Questi due anni sono stati molto formativi sia dal punto di vista sportivo che umano. A Ripe c’è un clima familiare dove ognuno cerca di dare qualcosa in più”. Ripe San Ginesio che ora nelle ultime tre uscite stagionali affronterà Fabiani Matelica ed Esanatoglia fuori casa e Sefrense in casa: “Le affronteremo con la massima serietà e con l’obiettivo di fare più punti possibili perché vogliamo dare continuità alle prestazioni e scalare qualche altra posizione in classifica. Il livello del campionato penso sia stato più o meno in linea con quello dello scorso anno.

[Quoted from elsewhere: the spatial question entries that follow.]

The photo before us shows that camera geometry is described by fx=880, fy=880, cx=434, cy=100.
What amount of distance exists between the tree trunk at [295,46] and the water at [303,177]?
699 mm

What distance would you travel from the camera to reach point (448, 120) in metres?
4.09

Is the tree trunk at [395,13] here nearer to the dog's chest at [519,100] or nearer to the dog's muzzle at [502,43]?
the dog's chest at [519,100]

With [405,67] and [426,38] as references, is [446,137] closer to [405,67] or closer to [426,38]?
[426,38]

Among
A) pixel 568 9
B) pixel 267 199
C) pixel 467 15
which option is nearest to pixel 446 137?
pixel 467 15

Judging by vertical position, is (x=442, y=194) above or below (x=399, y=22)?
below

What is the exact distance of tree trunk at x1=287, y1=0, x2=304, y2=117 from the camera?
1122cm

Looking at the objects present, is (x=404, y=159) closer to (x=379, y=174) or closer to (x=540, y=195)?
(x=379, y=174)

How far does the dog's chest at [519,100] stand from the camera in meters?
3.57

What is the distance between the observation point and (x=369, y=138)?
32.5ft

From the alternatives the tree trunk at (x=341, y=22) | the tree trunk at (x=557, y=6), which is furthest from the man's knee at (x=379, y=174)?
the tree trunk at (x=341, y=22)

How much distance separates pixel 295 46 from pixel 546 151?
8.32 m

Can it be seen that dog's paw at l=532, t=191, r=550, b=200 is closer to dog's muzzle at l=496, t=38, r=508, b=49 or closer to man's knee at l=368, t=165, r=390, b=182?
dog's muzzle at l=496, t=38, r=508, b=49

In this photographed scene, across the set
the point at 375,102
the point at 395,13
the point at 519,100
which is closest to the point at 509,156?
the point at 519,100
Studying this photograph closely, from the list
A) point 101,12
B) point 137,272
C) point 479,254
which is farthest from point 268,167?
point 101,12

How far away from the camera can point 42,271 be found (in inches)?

Alcune squadre hanno reso meno rispetto alle aspettative iniziali, mentre altre hanno fatto meglio del previsto”. In chiusura sul futuro: “Chiaramente gli obiettivi iniziali erano diversi, ma ora c’è da chiudere nel migliore dei modi. La base è solida su cui costruire e con qualche innesto mirato questa squadra può dire la sua. A Ripe San Ginesio sto davvero bene. Per il prossimo anno credo che l’obiettivo sia mio che della società è quello di provare a fare un campionato di vertice”.